Textauszug |
☆ ☆ ☆ ☆ ☆
Ein Ort des Geschehens
Die Gran Vía Alfonso X el Sabio, mündet in der Plaza de Santo Domingo, der Ort des Geschehens – lange war dies der Marktplatz und einst wurden hier sogar öffentliche Hinrichtungen vollzogen. Obschon die Plaza sich dieser Ämtern heute entledigt hat, dient sie dennoch als beliebter Treffpunkt für Murcianer aller Generationen. Denn die schattenspendenden Bäume und darunter der 100-jährige Ficus, das Herzstück im Zentrum des Platzes, laden auch an heißen Tagen zum Verweilen ein. Der Platz ist ein Ebenbild dieser lebhaften Stadt, wo Geschichte auf Kunst und Natur trifft. Historische Gebäude,
Skulpturen und Kunstwerke an jeder Ecke und beeindruckende Gärten.
☆ ☆ ☆ ☆ ☆
Arbeitsanweisungen |
- a) Ändere im Textauszug über die Plaza de Santo Domingo den Abschnitt, der mit „Ein Ort des“ beginnt und mit „und beeindruckende Gärten.“ endet, indem du „Ficus“ durch „Feigenbaum“ ersetzt, und gib ihn so wieder.
- b) Führe den Textauszug über die Plaza de Santo Domingo von der Stelle an weiter, an der er endet.
Die Daten stehen in keinem Zusammenhang mit dem Textauszug.

Die Daten |
☆ ☆ ☆ ☆ ☆
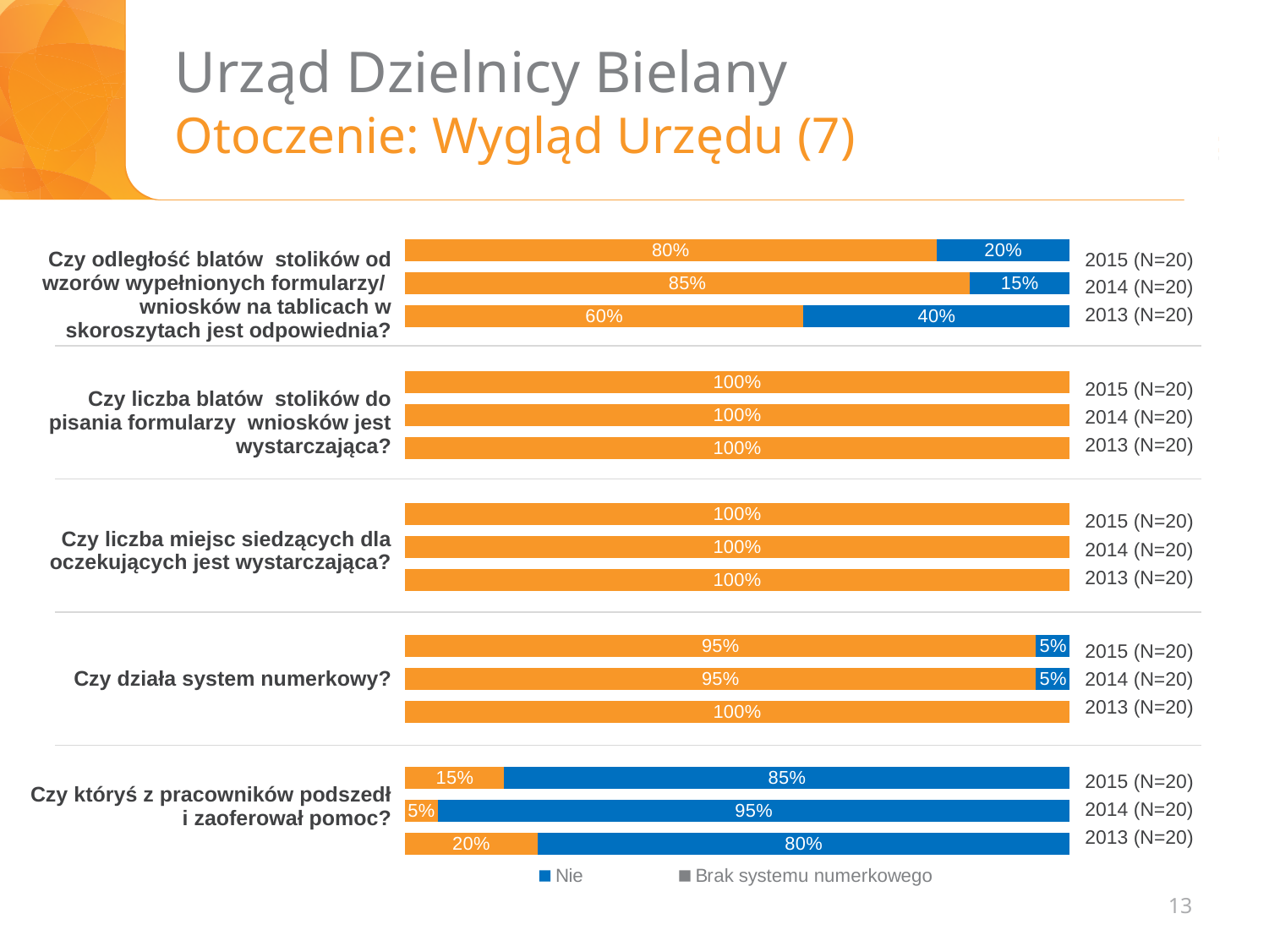
In the chart for "Czy odległość blatów stolików od wzorów wypełnionych formularzy/wniosków na tablicach w skoroszytach jest odpowiednia?", which year has the highest orange value? 2014 (N=20) In the chart for "Czy liczba blatów stolików do pisania formularzy wniosków jest wystarczająca?", what is the orange value for 2015 (N=20)? 100% In the chart for "Czy odległość blatów stolików od wzorów wypełnionych formularzy/wniosków na tablicach w skoroszytach jest odpowiednia?", what is the difference between the orange values for 2014 and 2013? 25 percentage points In the chart for "Czy któryś z pracowników podszedł i zaoferował pomoc?", which year has the lowest orange value? 2014 (N=20) In the chart for "Czy odległość blatów stolików od wzorów wypełnionych formularzy/wniosków na tablicach w skoroszytach jest odpowiednia?", what is the orange value for 2013 (N=20)? 60% In the chart for "Czy odległość blatów stolików od wzorów wypełnionych formularzy/wniosków na tablicach w skoroszytach jest odpowiednia?", what is the blue value for 2015 (N=20)? 20% How many years (bars) are shown for each question on the slide? 3 In the chart for "Czy odległość blatów stolików od wzorów wypełnionych formularzy/wniosków na tablicach w skoroszytach jest odpowiednia?", which year has the larger blue value, 2013 or 2015? 2013 In the chart for "Czy działa system numerkowy?", what is the blue value for 2015 (N=20)? 5% In the chart for "Czy któryś z pracowników podszedł i zaoferował pomoc?", what is the blue value for 2014 (N=20)? 95% What are the two legend entries shown at the bottom of the slide? Nie; Brak systemu numerkowego What kind of chart is used on the slide? Stacked bar chart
☆ ☆ ☆ ☆ ☆
Ergebnisse je Aufgabe |
- a)
Ein Ort des Geschehens
Die Gran Vía Alfonso X el Sabio, mündet in der Plaza de Santo Domingo, der Ort des Geschehens – lange war dies der Marktplatz und einst wurden hier sogar öffentliche Hinrichtungen vollzogen. Obschon die Plaza sich dieser Ämtern heute entledigt hat, dient sie dennoch als beliebter Treffpunkt für Murcianer aller Generationen. Denn die schattenspendenden Bäume und darunter der 100-jährige Feigenbaum, das Herzstück im Zentrum des Platzes, laden auch an heißen Tagen zum Verweilen ein. Der Platz ist ein Ebenbild dieser lebhaften Stadt, wo Geschichte auf Kunst und Natur trifft. Historische Gebäude,
Skulpturen und Kunstwerke an jeder Ecke und beeindruckende Gärten.

- b)
Die Rosario-Kapelle aus dem 16. Jahrhundert und die Kirche
Santo Domingo aus dem 18. am Kopf der Plaza sind die letzten Überbleibsel des ehemaligen Klosters der Dominikaner. Eine Besonderheit der Santo-Domingo-Kirche sind die zwei Fassaden. Die eine, der Plaza Santo Domingo zugewandt, hat nur eine repräsentative Funktion. Da diese Seite an dem beliebten Platz liegt, ist sie besonders prachtvoll, doch sie hat keinen Eingang weil sie sich am Altarraum der Kirche befindet. Die zweite, die Hauptfassade blickt zur Plaza Romea hin. Von den drei geplanten Stockwerken wurden jedoch nur zwei gebaut und somit ist sie bis heute unvollendet.
In der Mitte der Plaza Santo Domingo, um den weisen Ficus herum, wurde anlässlich des Frühlingsfestes 2018 eine mehrere Meter breite Blumentopf-Wand errichtet. Das temporär gedachte
Kunstwerk fand solchen Anklang bei Bewohnern und Touristen, dass es zu einem festen Bestandteil wurde. Die weißen und roten Blumentöpfe sind so eingereiht, dass man von weitem das Wort „Primavera“, sprich Frühling darauf erkennt.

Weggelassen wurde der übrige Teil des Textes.